__Exercice proposé 1__:
D'après le passage sur la Mauritanie, combien de temps le pays a-t-il connu la démocratie en trente-six ans ?
__Exercice proposé 2__:
Poursuivez le passage sur la Mauritanie après sa dernière phrase.

__Passage choisi__:
▶

L'esclavage... c'est le génie de Mohamed Ould Abdel Aziz de donner de la Mauritanie une image "attrayante" : celle d'un pays exotique et attardé, ce qui met de côté sa véritable plaie, n'avoir connu la démocratie que quinze mois en trente six ans... , après qu'ait été interrompue la période fondatrice prometteuse de toutes les évolutions et faiseuse d'une nation qui a conservé ses ciments unitaires malgré tout. Cette posture dont vous donnez la "vignette" dans votre second papier, place paradoxalement Mohamed Ould Abdel Aziz en défenseur des Maures contre leurs compatriotes soit haratine, soit originaires du Fleuve. Ce qui est belligène alors que la courte présidence de Sidi Mohamed Ould Cheikh Abdallahi, authentique religieux par sa traditon et sa science familiale, et anti-raciste comme son modèle Moktar Ould Daddah, avait été de réconciliation sur les sujets difficiles : les années de braise pendant lesquelles l'armée avait été "épurée" de ses éléments peuls, les pogroms de Mai 1989, la question servile. Sur ces trois sujets, Mohamed Ould Abdel Aziz a fait aller le pays vers les pires hypothèses, que symbolise assez bien le parcours puis les récupérations et faire-valoir du régime caractérisant Biram Dah Ould Abeid.
 
La presse, les libertés apparentes. Vous auriez pu rencontrer aussi le directeur du Calame, Ahmed Ould Cheikh, que je juge meilleure plume et plus indépendant qu'Ould Oumère.

◀

__Données fournies__:
▶

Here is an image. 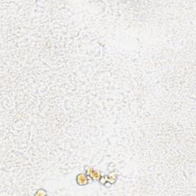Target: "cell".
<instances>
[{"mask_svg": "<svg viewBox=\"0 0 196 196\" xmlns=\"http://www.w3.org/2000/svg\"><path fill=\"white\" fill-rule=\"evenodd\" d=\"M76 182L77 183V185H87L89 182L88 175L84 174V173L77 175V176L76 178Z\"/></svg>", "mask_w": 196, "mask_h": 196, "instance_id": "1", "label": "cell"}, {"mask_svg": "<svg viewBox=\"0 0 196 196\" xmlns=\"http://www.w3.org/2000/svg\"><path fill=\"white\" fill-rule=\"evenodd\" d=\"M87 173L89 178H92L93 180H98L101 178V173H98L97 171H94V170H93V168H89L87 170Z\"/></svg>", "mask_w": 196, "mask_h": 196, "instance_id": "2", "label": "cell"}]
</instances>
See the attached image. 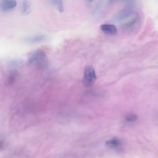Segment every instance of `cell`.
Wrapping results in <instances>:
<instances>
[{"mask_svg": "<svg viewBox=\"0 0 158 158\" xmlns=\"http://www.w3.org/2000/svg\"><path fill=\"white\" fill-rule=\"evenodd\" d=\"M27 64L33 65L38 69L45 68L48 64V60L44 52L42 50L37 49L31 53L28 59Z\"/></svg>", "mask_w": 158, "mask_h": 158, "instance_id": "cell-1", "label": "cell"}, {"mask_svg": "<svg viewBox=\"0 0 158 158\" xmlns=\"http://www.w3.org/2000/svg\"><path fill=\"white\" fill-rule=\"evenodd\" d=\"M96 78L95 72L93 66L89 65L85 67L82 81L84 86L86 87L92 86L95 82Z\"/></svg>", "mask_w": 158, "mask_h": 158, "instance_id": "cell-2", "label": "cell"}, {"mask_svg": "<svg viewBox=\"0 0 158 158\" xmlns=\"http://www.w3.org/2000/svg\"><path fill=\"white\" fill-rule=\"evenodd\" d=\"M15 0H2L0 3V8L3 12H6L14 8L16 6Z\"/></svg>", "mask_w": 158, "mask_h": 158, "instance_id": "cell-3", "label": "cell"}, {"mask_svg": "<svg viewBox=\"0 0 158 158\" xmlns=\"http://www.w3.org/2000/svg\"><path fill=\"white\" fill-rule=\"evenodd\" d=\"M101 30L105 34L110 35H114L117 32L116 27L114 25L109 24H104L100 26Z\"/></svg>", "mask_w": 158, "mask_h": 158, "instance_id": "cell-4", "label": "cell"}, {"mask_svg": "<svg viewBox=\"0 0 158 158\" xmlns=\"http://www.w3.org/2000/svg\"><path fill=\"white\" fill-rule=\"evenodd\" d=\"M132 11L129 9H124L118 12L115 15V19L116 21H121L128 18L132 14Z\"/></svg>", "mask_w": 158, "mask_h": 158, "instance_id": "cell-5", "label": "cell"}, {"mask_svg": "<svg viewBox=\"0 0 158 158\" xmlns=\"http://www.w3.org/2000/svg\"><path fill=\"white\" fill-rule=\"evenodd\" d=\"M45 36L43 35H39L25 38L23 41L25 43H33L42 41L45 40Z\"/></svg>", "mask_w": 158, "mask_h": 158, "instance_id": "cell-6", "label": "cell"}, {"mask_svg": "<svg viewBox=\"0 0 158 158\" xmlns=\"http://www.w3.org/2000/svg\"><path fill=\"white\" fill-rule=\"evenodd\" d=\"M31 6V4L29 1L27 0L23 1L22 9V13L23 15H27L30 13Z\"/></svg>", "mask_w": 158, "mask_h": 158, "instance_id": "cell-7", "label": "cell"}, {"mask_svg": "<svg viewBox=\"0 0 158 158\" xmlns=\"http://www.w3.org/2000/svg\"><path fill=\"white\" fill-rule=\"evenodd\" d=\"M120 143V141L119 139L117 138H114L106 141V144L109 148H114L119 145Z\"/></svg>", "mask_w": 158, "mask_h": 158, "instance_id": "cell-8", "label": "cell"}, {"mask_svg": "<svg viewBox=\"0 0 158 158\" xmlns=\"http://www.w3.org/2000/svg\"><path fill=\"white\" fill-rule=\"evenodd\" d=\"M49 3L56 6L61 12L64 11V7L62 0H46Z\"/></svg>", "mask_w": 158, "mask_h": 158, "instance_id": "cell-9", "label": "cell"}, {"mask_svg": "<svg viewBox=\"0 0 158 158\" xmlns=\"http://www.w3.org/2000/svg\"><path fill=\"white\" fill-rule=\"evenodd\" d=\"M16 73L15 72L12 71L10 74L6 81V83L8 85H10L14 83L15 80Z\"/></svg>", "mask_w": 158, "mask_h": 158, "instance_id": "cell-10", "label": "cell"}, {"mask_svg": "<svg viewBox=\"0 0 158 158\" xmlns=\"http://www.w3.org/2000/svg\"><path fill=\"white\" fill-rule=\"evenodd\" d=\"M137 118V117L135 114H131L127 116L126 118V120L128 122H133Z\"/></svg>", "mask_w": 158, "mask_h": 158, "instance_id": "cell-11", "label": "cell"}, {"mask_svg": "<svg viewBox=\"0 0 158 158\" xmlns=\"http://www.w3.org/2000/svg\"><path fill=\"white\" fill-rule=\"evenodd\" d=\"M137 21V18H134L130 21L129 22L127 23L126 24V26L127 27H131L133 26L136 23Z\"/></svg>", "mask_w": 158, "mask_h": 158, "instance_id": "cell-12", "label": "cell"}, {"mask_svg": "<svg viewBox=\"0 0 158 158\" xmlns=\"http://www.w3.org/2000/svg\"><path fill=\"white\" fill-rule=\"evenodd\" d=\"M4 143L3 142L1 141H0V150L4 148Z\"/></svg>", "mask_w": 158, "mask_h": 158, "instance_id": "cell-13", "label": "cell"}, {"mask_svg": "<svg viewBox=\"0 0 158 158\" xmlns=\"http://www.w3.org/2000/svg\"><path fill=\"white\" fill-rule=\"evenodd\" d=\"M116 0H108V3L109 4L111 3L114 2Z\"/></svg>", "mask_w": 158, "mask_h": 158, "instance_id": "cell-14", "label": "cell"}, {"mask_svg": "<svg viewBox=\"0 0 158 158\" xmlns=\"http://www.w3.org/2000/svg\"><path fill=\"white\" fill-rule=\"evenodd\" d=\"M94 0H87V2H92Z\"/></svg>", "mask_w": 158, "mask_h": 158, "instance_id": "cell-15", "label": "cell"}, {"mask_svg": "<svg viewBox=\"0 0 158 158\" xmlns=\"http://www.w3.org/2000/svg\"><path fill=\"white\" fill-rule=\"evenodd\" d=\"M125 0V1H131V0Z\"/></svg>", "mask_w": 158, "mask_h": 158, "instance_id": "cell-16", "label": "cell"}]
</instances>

◀

__Réponse 1__:
Quinze mois.

__Réponse 2__:
 
Je suis déjà long. Pardonnez-le moi. Ce pays ne peut s'écrire qu'en perspective, personne n'y trompe personne. La France a perdu depuis longtemps son expertise africaine, elle a toléré la corruption de ses partenaires et s'est laissé corrompre par eux. Ce n'est pas nouveau. Elle a perdu son honneur en 2008, elle aurait pu le retrouver en imposant à Mohamed Ould Abdel Aziz un contrôle de bout en bout du processus électoral et un partage du pouvoir, deux nécessités pour des élections qui soient probantes et pacifiantes. L'alternance n'est pas possible en Afrique, car personne n'a la patience d'attendre le prochain tour et que le tour suivant est truqué. 
 
Les Mauritaniens ne voient donc la suite que dans un nouveau coup militaire. Tout tient dans le couple Aziz-Ghazouani (chef d'état-mahor national, décoré et cajolé par nous). C'est ce qu'il faut scruter.
 
Bien cordialement.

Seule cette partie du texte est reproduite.